Exercise set ::
a) Answer these from the diesel processing passage, one per line:
(i) What carbon range of paraffins does the diesel product contain?
(ii) What pressure range is given as suitable for the product recovery column?
(iii) What is the predominant isomerized product?
b) List every branched-paraffin concentration, in mass-%, that the diesel processing passage gives for the isomerization zone effluent.

Document segment ::
########################################
Either the hot high pressure hydrogen stripper bottoms or the liquid component from the cold product separator in the embodiment with no hot high pressure hydrogen stripper may be recovered as diesel boiling point range product. However, the liquid component from the product separator and the hot high pressure hydrogen stripper bottoms, if present, collectively contain the hydrocarbons useful as diesel boiling range fuel or diesel boiling range fuel blending component as well as smaller amounts of naphtha and LPG and may be further purified in a product recovery column. The product recovery column fractionates lower boiling components and dissolved gases from the diesel product containing C8 to C24 paraffins. Suitable operating conditions of the product recovery column include a temperate of from about 20 to about 200° C. at the overhead and a pressure from about 0 to about 1379 kPa absolute (0 to 200 psia).

Although this hydrocarbon fraction is useful as a diesel boiling range fuel or a diesel boiling range fuel blending component, because it comprises essentially n-paraffins, it will have poor cold flow properties. To improve the cold flow properties of the liquid hydrocarbon fraction, the paraffins produced in the first reaction zone are optionally contacted with an isomerization catalyst under isomerization conditions to at least partially isomerize the n-paraffins to branched paraffins. The effluent of the second reaction zone, the isomerization zone, is a branched-paraffin-rich stream. By the term “rich” it is meant that the effluent stream has a greater concentration of branched paraffins than the stream entering the isomerization zone, and preferably comprises greater than 50 mass-% branched paraffins. It is envisioned that the isomerization zone effluent may contains 70, 80, or 90 mass-% branched paraffins. Isomerization can be carried out in a separate bed of the same reaction zone, i.e. same reactor, described above for the deoxygenation reactions or the isomerization can be carried out in a separate reactor. For ease of description the following will address the embodiment where a second reactor is employed for the isomerization reaction. The hydrogen stripped product of the deoxygenation reaction zone is contacted with an isomerization catalyst in the presence of hydrogen at isomerization conditions to isomerize the normal paraffins to branched paraffins. Only minimal branching is required, enough to overcome the cold-flow problems of the normal paraffins. Since attempting for significant branching runs the risk of high degree of undesired cracking, the predominant isomerized product is a mono-branched paraffin.
########################################
Stored data ::
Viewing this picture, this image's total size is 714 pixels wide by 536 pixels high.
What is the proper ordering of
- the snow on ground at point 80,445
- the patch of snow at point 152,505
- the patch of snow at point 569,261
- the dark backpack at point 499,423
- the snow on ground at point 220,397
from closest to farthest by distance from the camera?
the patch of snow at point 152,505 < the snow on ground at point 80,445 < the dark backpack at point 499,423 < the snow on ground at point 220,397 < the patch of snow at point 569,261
########################################
Responses in order ::
a)
(i) C8 to C24 paraffins
(ii) From about 0 to about 1379 kPa absolute (0 to 200 psia)
(iii) A mono-branched paraffin

b)
Greater than 50 mass-%
70 mass-%
80 mass-%
90 mass-%